The statement went on to say the court did not seriously consider the many documents put to it, testimony from defense witnesses or from the accused themselves.
The US Embassy also responded to the verdict.
“We have closely followed the hearing and trial that resulted in the convictions of Mr Sok Sam Oeun and Mr Born Samnang in Phnom Penh Municipal Court on Aug 1,” an Embassy spokesman said Tuesday. “We have serious concerns with the weakness of the evidence presented.”
Based on the French civil system, the investigating and presiding judges have full control over trials, which are often decided beforehand, Center for Social Development court monitor Lao Mong Hay said.
“These hearings are symbolic,” he said. “The decision has already been made.”
That is because the investigating judge in all cases is responsible for compiling evidence to be used during the trial and until the day of the trial, which is all the information the presiding judge has about the case.
The information passed on is taken as fact, he said, as it is supposed to have taken into account all sides and put them down on paper in a fair manner to ultimately be weighed by the presiding judge.
While that may work in a system where the judiciary is independent, Lao Mong Hay said the reality in Cambodia is that the judiciary is not independent.
“We have to look at the political context, especially the relationship between the police and courts,” he said, noting that the investigating judge in Cambodia, as opposed to one in France, usually bases his case solely upon police reports.
He noted that from the moment Born Samnang and Sok Sam Oeun were paraded in front of reporters by police on Jan 30, police have maintained the two were guilty.
“The presumption of guilt started from there,” Lao Mong Hay said. “The investigating judge should have conducted a thorough investigation.”
In March 2004, Judge Hing Thirith, the original investigating judge on the case, said there wasn’t enough evidence to try the two men.
He was transferred to Stung Treng province later that month and further investigation was ordered following an Appeals Court hearing in June 2004.
Cambodian Defenders Project Executive Director Sok Sam Oeun said an additional problem is that Cambodian law does not have any rules on evidence. (Sok Sam Oeun is not related to the man convicted of killing Chea Vichea.)
“All documents taken from penal police and investigating judge are considered evidence,” said Sok Sam Oeun, who may represent the two men when their case goes to the Appeals Court. “They are taken as proof until [defendants] present contradictory evidence.”

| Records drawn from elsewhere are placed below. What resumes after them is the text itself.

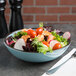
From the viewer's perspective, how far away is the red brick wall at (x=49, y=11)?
8.93 feet

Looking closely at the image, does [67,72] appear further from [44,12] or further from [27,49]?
[44,12]

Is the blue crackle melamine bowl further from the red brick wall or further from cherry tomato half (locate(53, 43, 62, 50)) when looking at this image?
the red brick wall

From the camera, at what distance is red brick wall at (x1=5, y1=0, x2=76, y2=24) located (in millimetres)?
2721

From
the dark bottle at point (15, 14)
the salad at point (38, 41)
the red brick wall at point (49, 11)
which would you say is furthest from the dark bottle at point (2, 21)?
the red brick wall at point (49, 11)

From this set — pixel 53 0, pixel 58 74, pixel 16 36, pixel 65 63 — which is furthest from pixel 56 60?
pixel 53 0

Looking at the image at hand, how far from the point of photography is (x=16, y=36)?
4.62ft

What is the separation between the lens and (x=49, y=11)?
109 inches

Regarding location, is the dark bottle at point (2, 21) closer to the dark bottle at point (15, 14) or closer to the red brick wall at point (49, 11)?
the dark bottle at point (15, 14)

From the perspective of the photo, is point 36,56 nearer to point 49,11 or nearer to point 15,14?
point 15,14

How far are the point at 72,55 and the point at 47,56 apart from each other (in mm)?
201

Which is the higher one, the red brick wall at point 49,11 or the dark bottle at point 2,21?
the dark bottle at point 2,21

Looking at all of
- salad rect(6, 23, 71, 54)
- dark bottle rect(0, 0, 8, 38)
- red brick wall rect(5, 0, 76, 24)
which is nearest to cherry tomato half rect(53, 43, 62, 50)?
salad rect(6, 23, 71, 54)

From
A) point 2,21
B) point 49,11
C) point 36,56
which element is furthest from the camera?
point 49,11

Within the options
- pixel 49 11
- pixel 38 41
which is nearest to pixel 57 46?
pixel 38 41
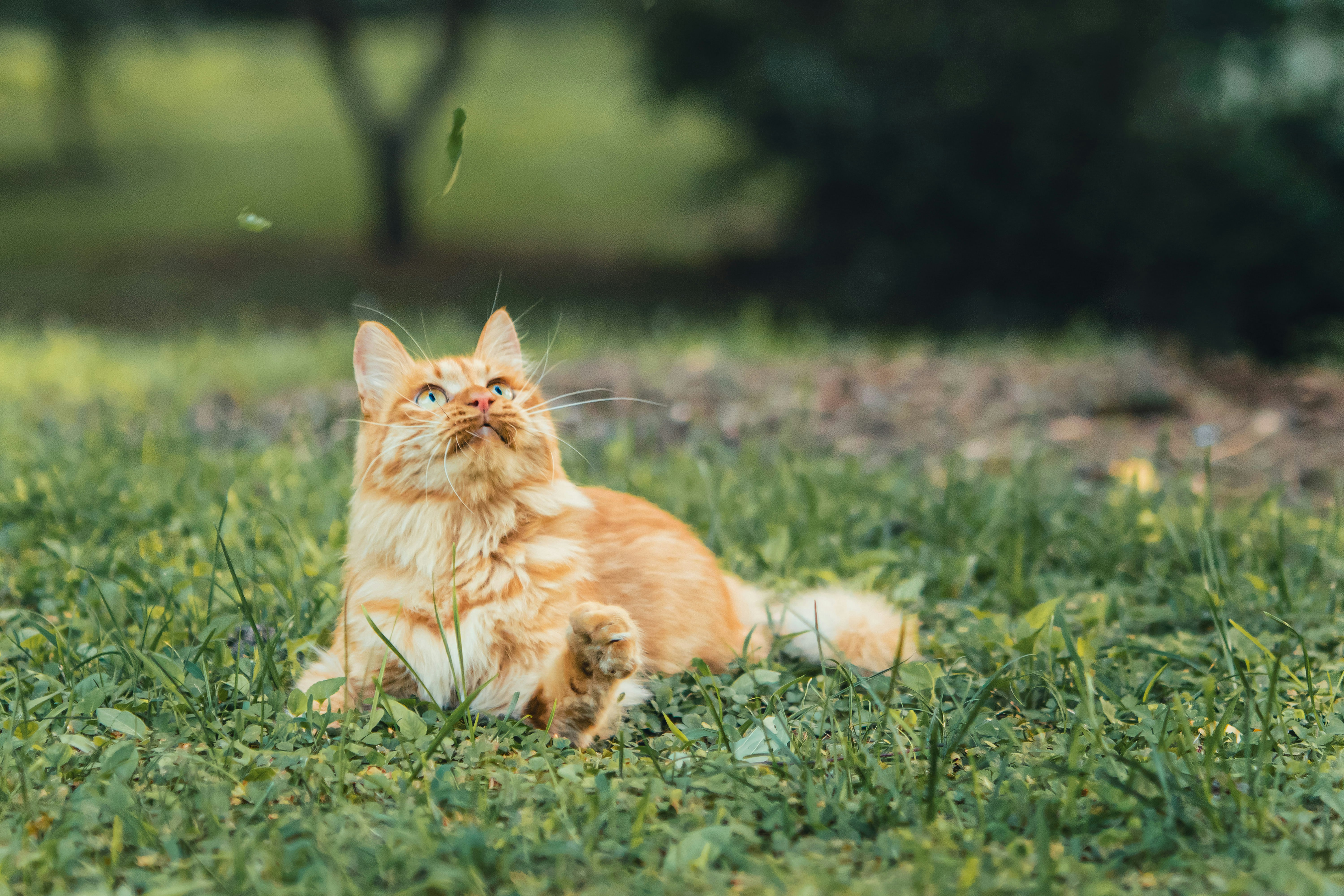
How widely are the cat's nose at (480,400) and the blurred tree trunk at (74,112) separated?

This flaw, he said, was magnified by the fact that the witnesses, whose statements to police formed the basis of the evidence used to convict the two men, never appeared in court.
They could not be questioned by defense lawyers hoping to contradict their testimony, but their failure to appear does not invalidate their testimony, as it would in other countries.

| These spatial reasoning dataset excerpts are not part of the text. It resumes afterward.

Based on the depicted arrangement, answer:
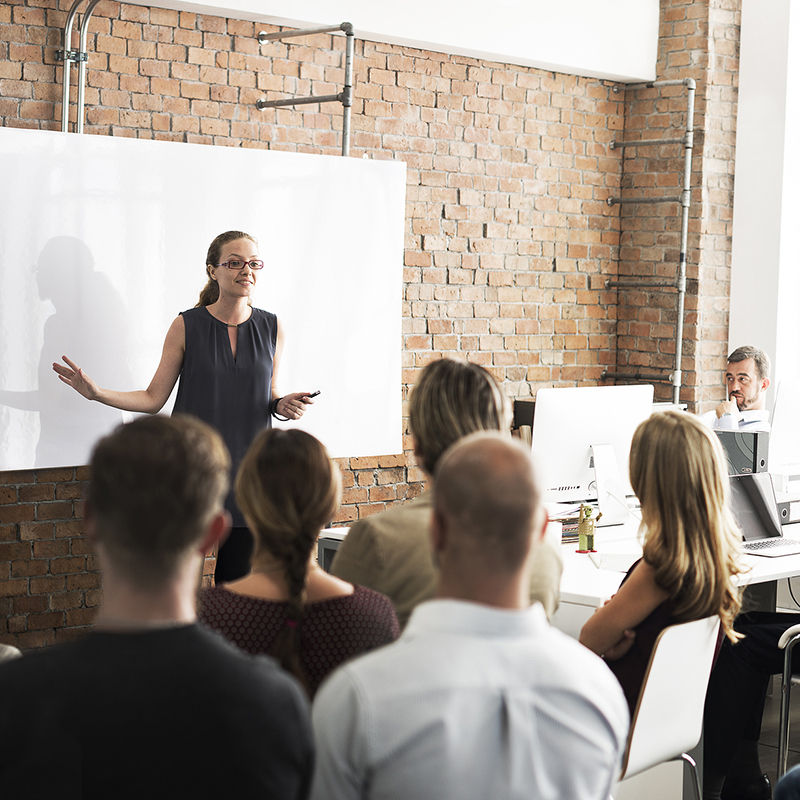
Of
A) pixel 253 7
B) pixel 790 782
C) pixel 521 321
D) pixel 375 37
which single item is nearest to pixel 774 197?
pixel 521 321

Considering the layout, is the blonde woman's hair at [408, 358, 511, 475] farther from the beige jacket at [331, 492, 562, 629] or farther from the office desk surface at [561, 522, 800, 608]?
the office desk surface at [561, 522, 800, 608]

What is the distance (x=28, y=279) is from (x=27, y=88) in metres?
0.85

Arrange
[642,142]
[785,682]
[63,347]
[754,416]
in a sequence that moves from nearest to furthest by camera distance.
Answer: [785,682] → [63,347] → [754,416] → [642,142]

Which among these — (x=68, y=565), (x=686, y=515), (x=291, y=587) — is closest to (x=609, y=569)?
(x=686, y=515)

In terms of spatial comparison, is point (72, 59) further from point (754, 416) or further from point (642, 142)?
point (754, 416)

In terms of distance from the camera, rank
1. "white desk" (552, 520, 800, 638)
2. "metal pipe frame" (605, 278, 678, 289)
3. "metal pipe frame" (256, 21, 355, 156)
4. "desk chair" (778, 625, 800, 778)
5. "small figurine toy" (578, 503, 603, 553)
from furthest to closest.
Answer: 1. "metal pipe frame" (605, 278, 678, 289)
2. "metal pipe frame" (256, 21, 355, 156)
3. "small figurine toy" (578, 503, 603, 553)
4. "desk chair" (778, 625, 800, 778)
5. "white desk" (552, 520, 800, 638)

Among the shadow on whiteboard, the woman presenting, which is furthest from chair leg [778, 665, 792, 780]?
the shadow on whiteboard

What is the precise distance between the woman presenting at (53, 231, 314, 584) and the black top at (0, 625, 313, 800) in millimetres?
2300

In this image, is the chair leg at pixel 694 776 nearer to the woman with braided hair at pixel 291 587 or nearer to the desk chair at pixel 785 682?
the desk chair at pixel 785 682

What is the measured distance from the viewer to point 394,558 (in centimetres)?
190

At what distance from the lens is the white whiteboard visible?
146 inches

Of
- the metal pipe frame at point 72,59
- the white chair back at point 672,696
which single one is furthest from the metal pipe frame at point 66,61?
the white chair back at point 672,696

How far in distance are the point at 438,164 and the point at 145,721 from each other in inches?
179

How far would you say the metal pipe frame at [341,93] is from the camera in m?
4.46
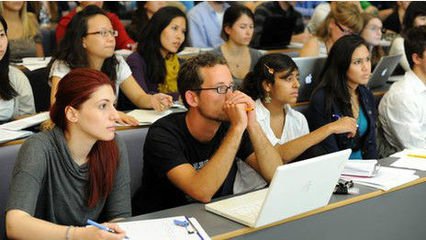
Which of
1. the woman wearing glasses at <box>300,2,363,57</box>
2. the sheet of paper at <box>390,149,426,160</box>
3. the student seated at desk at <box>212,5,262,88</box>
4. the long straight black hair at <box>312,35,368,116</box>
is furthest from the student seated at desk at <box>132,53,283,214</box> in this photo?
the woman wearing glasses at <box>300,2,363,57</box>

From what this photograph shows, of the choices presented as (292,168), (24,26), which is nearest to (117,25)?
(24,26)

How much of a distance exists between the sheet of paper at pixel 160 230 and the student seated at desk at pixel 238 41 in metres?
2.33

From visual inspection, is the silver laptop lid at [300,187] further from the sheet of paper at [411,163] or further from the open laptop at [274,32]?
the open laptop at [274,32]

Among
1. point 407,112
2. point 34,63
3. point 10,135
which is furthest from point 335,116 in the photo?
point 34,63

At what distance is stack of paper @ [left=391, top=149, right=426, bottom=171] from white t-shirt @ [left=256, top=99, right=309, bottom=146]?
1.35 ft

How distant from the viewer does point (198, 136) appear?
7.20 feet

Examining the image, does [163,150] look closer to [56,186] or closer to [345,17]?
[56,186]

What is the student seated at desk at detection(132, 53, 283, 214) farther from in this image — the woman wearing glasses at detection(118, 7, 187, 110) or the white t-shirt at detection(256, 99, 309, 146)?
the woman wearing glasses at detection(118, 7, 187, 110)

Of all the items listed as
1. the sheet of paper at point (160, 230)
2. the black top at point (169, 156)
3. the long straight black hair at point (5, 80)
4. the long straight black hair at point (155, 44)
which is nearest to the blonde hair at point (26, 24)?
the long straight black hair at point (155, 44)

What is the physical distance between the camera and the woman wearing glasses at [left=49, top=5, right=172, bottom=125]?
119 inches

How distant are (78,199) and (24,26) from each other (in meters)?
2.79

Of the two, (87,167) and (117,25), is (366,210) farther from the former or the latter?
(117,25)

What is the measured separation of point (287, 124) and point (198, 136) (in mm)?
565

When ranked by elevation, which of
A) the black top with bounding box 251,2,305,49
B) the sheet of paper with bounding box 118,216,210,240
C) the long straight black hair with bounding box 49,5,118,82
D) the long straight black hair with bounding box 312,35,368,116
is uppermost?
the long straight black hair with bounding box 49,5,118,82
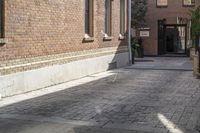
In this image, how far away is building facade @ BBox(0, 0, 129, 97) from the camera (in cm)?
1263

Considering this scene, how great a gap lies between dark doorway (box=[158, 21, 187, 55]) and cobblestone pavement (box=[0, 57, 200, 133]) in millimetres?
24707

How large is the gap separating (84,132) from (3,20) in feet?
17.3

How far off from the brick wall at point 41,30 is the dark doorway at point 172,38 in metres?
20.2

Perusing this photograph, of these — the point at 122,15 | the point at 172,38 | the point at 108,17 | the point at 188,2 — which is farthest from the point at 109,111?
the point at 172,38

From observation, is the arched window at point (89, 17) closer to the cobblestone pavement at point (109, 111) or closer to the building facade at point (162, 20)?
the cobblestone pavement at point (109, 111)

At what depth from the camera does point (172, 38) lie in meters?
41.3

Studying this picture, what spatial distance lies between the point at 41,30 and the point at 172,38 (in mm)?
Answer: 27937

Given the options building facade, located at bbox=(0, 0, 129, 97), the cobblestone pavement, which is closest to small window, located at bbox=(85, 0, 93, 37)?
building facade, located at bbox=(0, 0, 129, 97)

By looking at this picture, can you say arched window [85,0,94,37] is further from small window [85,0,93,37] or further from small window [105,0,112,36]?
small window [105,0,112,36]

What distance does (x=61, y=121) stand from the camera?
911 cm

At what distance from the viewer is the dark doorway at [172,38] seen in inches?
1569

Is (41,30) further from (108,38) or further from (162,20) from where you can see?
(162,20)

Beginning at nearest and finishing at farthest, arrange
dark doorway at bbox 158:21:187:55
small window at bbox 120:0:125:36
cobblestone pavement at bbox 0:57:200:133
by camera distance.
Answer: cobblestone pavement at bbox 0:57:200:133
small window at bbox 120:0:125:36
dark doorway at bbox 158:21:187:55

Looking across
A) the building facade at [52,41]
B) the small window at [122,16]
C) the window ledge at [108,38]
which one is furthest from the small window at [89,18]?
the small window at [122,16]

One Cambodian prosecutor who spoke on condition of anonymity, also said this was a flaw, and added that judges should accept police information as a tip and not fact, especially if there is contradictory evidence.

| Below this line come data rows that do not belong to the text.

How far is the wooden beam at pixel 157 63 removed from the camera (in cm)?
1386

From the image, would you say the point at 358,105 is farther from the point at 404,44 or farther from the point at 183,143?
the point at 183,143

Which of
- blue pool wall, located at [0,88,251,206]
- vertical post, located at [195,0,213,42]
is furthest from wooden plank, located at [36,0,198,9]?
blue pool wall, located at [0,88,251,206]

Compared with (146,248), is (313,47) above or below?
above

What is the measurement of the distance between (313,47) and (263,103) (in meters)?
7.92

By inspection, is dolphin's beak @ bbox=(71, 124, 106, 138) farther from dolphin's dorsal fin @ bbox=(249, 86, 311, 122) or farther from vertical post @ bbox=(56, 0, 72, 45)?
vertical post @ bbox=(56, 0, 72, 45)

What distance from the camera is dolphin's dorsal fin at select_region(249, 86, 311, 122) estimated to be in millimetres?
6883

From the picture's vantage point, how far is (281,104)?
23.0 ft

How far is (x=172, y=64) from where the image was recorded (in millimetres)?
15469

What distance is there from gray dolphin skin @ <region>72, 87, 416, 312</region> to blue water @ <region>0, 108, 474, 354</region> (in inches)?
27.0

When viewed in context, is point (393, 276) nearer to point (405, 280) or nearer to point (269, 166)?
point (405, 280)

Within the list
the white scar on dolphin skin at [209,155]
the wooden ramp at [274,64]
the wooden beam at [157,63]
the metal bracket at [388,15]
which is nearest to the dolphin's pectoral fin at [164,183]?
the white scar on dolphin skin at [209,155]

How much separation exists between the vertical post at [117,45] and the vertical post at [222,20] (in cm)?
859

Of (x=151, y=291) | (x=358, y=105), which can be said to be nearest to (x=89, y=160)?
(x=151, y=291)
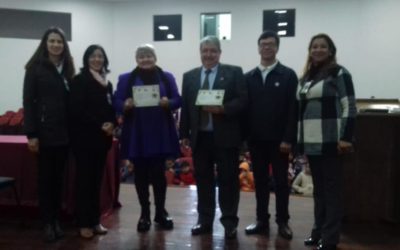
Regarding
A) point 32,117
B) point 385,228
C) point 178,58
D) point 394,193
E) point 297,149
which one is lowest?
point 385,228

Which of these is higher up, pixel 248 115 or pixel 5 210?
pixel 248 115

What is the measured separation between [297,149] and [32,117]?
179 cm

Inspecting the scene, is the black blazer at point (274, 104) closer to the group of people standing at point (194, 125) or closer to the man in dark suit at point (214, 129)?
the group of people standing at point (194, 125)

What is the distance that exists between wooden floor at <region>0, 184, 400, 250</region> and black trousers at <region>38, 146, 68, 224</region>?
0.79 ft

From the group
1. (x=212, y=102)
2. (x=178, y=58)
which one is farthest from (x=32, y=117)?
(x=178, y=58)

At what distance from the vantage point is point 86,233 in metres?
3.15

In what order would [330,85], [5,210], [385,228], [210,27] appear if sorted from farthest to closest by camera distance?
[210,27] < [5,210] < [385,228] < [330,85]

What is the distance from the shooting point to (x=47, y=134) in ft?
9.64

“The trial judge must consider only on the evidence compiled by the investigating judge, not police,” he said.
During the trial, numerous defense witnesses said Born Samnang was not in Phnom Penh the day Chea Vichea was killed but was in Prey Veng province. However, the unknown witnesses allegedly told police they saw him in the capital that morning.
Born Samnang also, at one point during the trial, pleaded with Presiding Judge Kong Set to have Tuol Kok district police Deputy Chief Heng Vathana take an oath promising to tell the truth.
No oaths were taken during the trial.
Sok Sam Oeun of the CDP said government officials, including police, take oaths when they start their jobs and are presumed to already be under oath. However, having all witnesses take oaths is essential as Buddhist tradition frowns on lying, he said.
Lao Mong Hay said he doubts an oath would have much effect.
“In our culture, it doesn’t matter at all.” But Monday’s case highlights the need for judicial reform in Cambodia, he said.